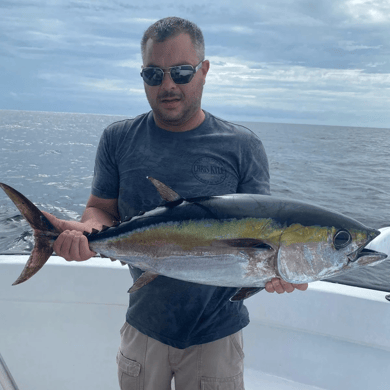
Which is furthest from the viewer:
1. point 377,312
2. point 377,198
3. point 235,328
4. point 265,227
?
point 377,198

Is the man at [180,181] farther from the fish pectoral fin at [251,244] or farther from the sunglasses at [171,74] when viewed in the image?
the fish pectoral fin at [251,244]

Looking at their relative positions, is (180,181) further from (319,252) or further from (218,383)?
(218,383)

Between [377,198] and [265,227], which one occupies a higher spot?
[265,227]

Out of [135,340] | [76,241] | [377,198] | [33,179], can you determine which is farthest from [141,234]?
[33,179]

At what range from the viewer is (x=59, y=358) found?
3160 millimetres

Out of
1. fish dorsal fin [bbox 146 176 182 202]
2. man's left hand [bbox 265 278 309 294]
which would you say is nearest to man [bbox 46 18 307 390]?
fish dorsal fin [bbox 146 176 182 202]

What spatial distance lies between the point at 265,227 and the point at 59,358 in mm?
2536

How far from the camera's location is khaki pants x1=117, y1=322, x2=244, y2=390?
178 centimetres

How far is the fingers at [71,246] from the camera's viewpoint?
5.04 feet

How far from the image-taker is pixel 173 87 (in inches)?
66.9

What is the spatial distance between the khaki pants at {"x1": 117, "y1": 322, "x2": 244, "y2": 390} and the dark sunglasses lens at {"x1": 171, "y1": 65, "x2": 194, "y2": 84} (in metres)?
1.16

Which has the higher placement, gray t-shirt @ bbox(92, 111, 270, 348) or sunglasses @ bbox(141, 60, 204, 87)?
sunglasses @ bbox(141, 60, 204, 87)

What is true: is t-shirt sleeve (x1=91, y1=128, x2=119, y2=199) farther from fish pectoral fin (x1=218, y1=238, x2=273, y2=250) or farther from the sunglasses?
fish pectoral fin (x1=218, y1=238, x2=273, y2=250)

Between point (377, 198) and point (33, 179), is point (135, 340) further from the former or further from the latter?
point (33, 179)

Written instruction »
All lines from the one containing "Which has the" through the final line of the listing above are to be reproduced exactly; include both and add nothing.

Output below »
Which has the higher placement, gray t-shirt @ bbox(92, 111, 270, 348) or sunglasses @ bbox(141, 60, 204, 87)?
sunglasses @ bbox(141, 60, 204, 87)

What is true: is t-shirt sleeve (x1=91, y1=128, x2=119, y2=199) farther from fish pectoral fin (x1=218, y1=238, x2=273, y2=250) or farther from the sunglasses?
fish pectoral fin (x1=218, y1=238, x2=273, y2=250)

Between point (377, 198) and point (33, 179), is point (135, 340) further from the former or further from the latter?
point (33, 179)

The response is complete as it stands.